South Pittsburgh Reporter - Serving South Pittsburgh Since 1939

By Margaret Smyka
Contributing Writer 

Cost of snow removal in boro estimated at $20,000, for now


Even as it was melting, the 30-inch snowfall earlier this month was a primary focus at the February 22 meeting of Mount Oliver Council.

Council members Billie Michener, Dennis Obeldobel, and John Smith, Sr., were absent.

The meeting began with borough secretary Joanne Malloy reading a letter from a resident lauding Public Works employee Jim Sheehan for his snow removal efforts. The resident wrote that Mr. Sheehan shoveled his driveway and street so the resident, who is disabled, could attend a funeral.

Council President James Cassidy then formally thanked all of the Public Works personnel, the police, firefighters, and everyone who contributed to clearing the roads following the snowstorm.

Snow removal cost the borough about $20,000, of which $10,000 was for private contractors. The total also includes the cost of salt and overtime for borough employees.

Code enforcement officer Tom Plietz said there is no guarantee the borough will receive funds from the Federal Emergency Management Agency (FEMA) to cover some of the expense.

In his report, Mayor Jeff Repasky thanked residents who helped remove fallen trees which were blocking roads.

"A lot of residents stepped up," he said about what he observed in a drive-through of the borough the Saturday after the Friday night storm.

Carmen Way, which no one lives on, is where most of the snow was pushed. As it is not a priority street, it was still closed as of the time of the meeting.

In the engineer's report, Justin Wagner said $225,000 in federal stimulus funds, and the borough match of $61,000 in budgeted sewer funds, will help finance storm sewers repairs mandated by a federal consent decree of the U.S. Environmental Protection Agency (EPA).

Council voted to award the contract to State Pipe Services for $285,800.

Council also approved a payment to R&B Excavation for $7,200 for the demolition of the abandoned house at 511 Brownsville Rd. The entire cost was funded by SHACOG.

Council agreed to add $20,000 for engineering fees and surveys to the Williams St. rehabilitation project. The street is caving in, said Mr. Cassidy.

Council voted to accept two grants, through SHACOG, requiring matching funds for demolitions, subject to additional funding. One grant is to demolish 131 Kohler.

The other, a Neighborhood Stabilization grant, is for three sites: 128 Ormsby Ave., 195 Penn, and 178 Arlington Ave.

Councilman Patrick Malloy said he can't see spending money on demolitions every year as the borough gets nothing from it.

Mr. Plietz said most sites requiring demolition are fire, drug, and loitering hazards.

"It's a vicious cycle. The longer we let it sit, the worse it becomes," he said.

Mr. Cassidy said the borough will not match grants as it has no money. SHACOG will pursue funds, he said.

Council next voted to pay John Zottola Landscaping the final payment of $6,466.43 for improvements to Transverse Park.

The final engineering news was that applications for three matching grants were submitted to the office of U.S. Rep. Mike Doyle last week.

The applications are for surveillance cameras, police software and computers, and overtime. The "match" will be sought from other grants.
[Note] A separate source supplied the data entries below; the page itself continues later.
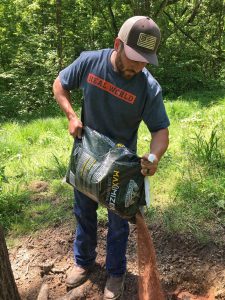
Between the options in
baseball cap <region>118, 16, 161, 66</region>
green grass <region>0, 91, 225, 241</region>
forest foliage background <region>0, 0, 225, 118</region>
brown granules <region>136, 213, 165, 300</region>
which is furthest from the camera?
forest foliage background <region>0, 0, 225, 118</region>

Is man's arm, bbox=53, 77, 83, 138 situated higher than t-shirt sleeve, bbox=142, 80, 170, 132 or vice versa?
t-shirt sleeve, bbox=142, 80, 170, 132

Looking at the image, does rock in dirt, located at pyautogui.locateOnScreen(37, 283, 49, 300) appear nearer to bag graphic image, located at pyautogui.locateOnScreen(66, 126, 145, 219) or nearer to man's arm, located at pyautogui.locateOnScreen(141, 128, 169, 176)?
bag graphic image, located at pyautogui.locateOnScreen(66, 126, 145, 219)

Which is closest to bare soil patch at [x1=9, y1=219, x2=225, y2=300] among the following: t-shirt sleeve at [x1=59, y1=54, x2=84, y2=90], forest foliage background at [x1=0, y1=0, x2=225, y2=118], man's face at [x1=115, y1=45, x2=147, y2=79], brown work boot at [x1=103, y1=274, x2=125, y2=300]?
brown work boot at [x1=103, y1=274, x2=125, y2=300]

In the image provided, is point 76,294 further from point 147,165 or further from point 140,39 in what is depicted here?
point 140,39

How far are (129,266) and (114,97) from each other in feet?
5.11

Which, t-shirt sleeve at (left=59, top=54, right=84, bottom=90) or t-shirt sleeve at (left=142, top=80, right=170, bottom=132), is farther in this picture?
t-shirt sleeve at (left=59, top=54, right=84, bottom=90)

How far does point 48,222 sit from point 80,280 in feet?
2.89

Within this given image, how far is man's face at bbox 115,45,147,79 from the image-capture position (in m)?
2.22

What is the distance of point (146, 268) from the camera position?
256 centimetres

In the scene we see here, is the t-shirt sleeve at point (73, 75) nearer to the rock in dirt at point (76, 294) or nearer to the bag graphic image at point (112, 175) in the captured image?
the bag graphic image at point (112, 175)

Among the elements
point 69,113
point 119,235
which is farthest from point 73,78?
point 119,235

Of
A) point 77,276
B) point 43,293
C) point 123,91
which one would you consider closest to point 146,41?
point 123,91

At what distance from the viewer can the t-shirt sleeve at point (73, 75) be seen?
8.16ft

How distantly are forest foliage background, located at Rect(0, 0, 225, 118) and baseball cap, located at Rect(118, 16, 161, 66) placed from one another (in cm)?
888
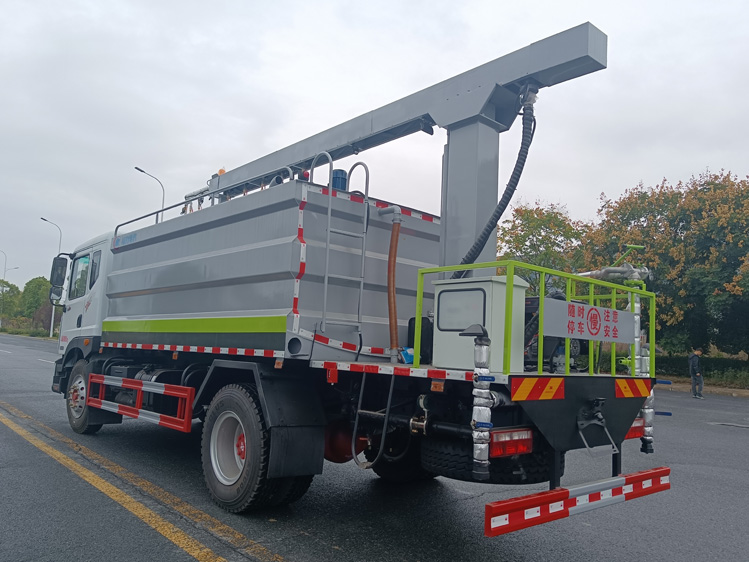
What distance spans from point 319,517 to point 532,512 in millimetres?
2054

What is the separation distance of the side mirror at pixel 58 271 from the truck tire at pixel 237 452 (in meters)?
5.13

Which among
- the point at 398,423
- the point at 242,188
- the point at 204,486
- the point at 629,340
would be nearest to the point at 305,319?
the point at 398,423

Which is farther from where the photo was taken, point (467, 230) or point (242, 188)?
point (242, 188)

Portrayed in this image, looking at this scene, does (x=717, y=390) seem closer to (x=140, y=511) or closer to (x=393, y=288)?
(x=393, y=288)

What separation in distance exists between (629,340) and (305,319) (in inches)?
99.4

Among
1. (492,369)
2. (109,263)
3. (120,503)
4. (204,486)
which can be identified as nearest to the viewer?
(492,369)

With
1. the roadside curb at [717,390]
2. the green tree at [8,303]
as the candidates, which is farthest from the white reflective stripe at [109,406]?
the green tree at [8,303]

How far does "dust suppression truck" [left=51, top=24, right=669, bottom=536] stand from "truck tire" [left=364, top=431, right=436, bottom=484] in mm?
21

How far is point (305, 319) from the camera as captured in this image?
4.84 metres

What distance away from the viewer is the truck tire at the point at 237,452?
471 centimetres

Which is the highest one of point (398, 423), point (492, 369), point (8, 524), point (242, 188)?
point (242, 188)

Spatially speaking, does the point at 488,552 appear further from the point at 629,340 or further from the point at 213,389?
the point at 213,389

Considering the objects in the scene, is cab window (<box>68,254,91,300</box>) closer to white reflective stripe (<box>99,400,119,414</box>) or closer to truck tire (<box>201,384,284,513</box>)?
white reflective stripe (<box>99,400,119,414</box>)

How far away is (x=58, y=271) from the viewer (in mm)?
9195
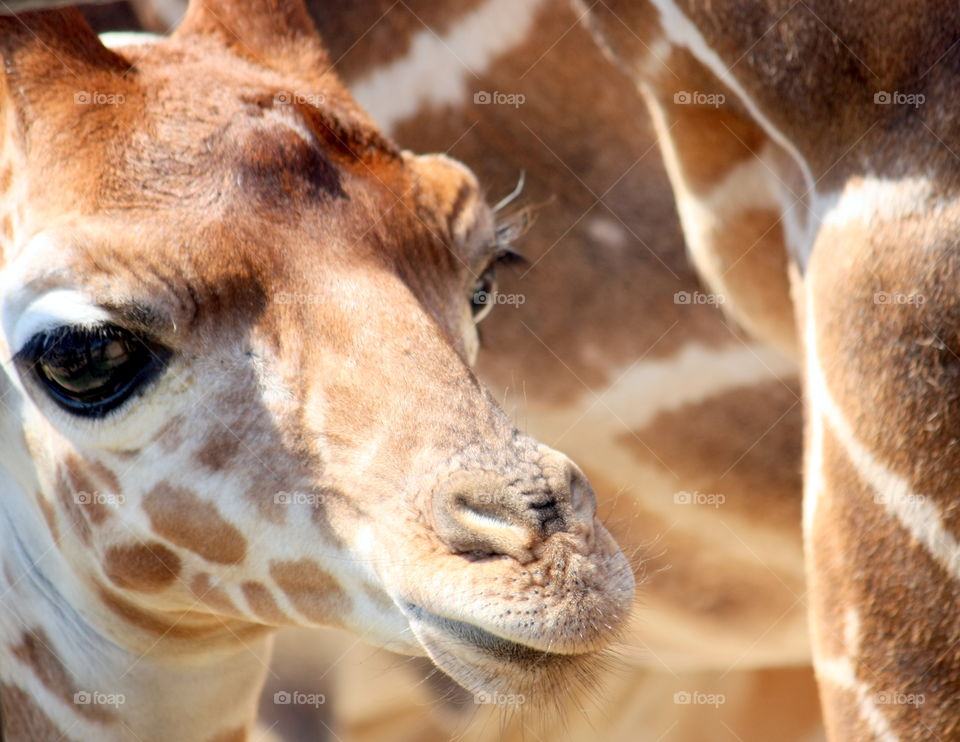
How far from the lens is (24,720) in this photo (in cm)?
249

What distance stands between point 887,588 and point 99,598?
1469 millimetres

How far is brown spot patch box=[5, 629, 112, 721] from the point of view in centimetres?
245

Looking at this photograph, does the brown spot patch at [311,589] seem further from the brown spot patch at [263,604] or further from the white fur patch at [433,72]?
the white fur patch at [433,72]

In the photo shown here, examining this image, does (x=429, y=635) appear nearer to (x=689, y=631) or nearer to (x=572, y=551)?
(x=572, y=551)

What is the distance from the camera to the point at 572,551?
1.96 m

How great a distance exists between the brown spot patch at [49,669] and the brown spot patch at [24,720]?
56mm

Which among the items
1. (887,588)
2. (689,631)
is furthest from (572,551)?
(689,631)

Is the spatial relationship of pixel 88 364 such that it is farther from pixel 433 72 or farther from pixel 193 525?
pixel 433 72

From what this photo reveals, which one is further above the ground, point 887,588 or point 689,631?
point 887,588

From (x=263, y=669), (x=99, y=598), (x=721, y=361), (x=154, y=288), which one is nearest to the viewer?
(x=154, y=288)

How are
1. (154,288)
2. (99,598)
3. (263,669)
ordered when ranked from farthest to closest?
1. (263,669)
2. (99,598)
3. (154,288)

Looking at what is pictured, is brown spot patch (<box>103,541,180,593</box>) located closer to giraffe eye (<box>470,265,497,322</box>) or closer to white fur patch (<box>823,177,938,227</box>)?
giraffe eye (<box>470,265,497,322</box>)

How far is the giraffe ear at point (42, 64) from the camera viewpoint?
7.37ft

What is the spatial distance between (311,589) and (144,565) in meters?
0.31
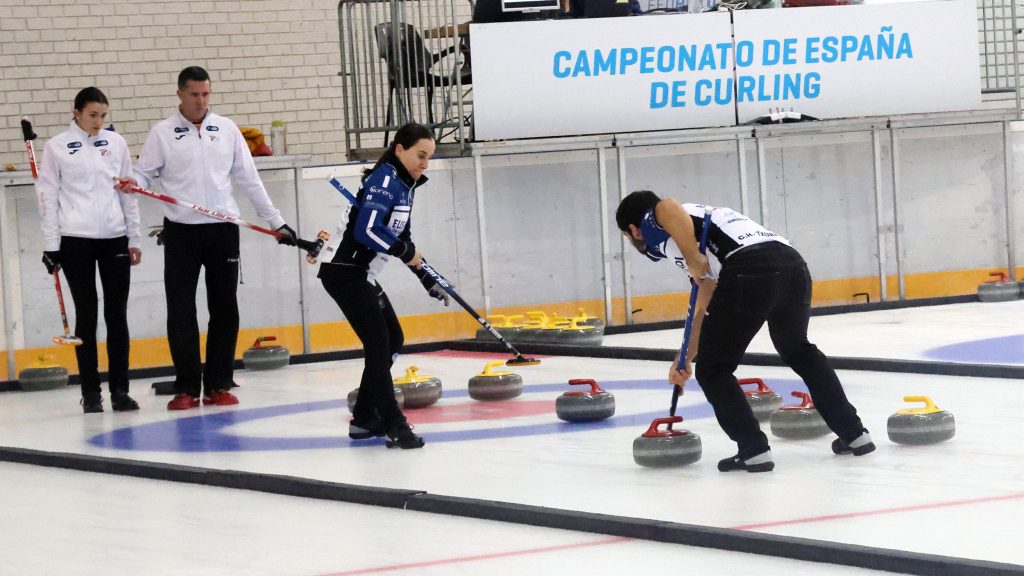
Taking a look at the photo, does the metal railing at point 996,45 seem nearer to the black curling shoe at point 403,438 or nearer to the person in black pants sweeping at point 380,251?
the person in black pants sweeping at point 380,251

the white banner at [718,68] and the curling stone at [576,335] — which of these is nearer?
the curling stone at [576,335]

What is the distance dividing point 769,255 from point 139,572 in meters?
2.23

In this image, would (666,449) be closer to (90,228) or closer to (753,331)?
(753,331)

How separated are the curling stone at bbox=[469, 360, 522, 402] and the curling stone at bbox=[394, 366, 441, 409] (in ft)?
0.60

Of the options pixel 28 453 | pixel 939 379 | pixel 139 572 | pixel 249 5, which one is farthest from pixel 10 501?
pixel 249 5

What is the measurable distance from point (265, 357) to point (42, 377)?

In the public safety report, Mr. Malloy reported that one of the borough's two canine dogs, Jocko, died of cancer. Jocko was seven years old.

Council voted to reimburse a police sergeant $2,223 to cover the veterinarian costs.

Council also voted to hire a part-time police officer who was interviewed by Mr. Malloy and police Chief Frank Mosesso. Funding for the new officer is already in the budget.

Mr. Malloy reported that all the equipment and surveillance cameras are up and running.

In other public safety news, the Frederick St. block watch met on Feb. 20.

Mr. Plietz went to the podium to discuss snow covered sidewalks. He said three weeks after the storm, hundreds have not been touched. That spurs calls from parents whose kids walk to school, as well as questions about breaks given to seniors who cannot shovel snow.

Mr. Malloy said cars should be tagged and towed that are blocking roads.

Mr. Cassidy said residents should be cited for snow covered sidewalks. If seniors are not able to clear their sidewalks, the borough should get them help.

The mayor said any organization which can provide students to shovel for seniors, for which the youngsters will receive school or scout credit, should contact him.

Mr. Plietz also proposed updating the borough zoning to reflect reality, for instance, removing commercial zoning in areas which will never be developed commercially due to topography, surroundings, etc.

Mr. Cassidy called for a tentative meeting on March 1 at 7 p.m. in chambers that would include council, Planning Commission, and Zoning Board to "get the ball rolling" on the zoning issue.

In the recreation report, Mr. Malloy said the registration of field permits is postponed until further notice.

The next council meeting will be on March 15.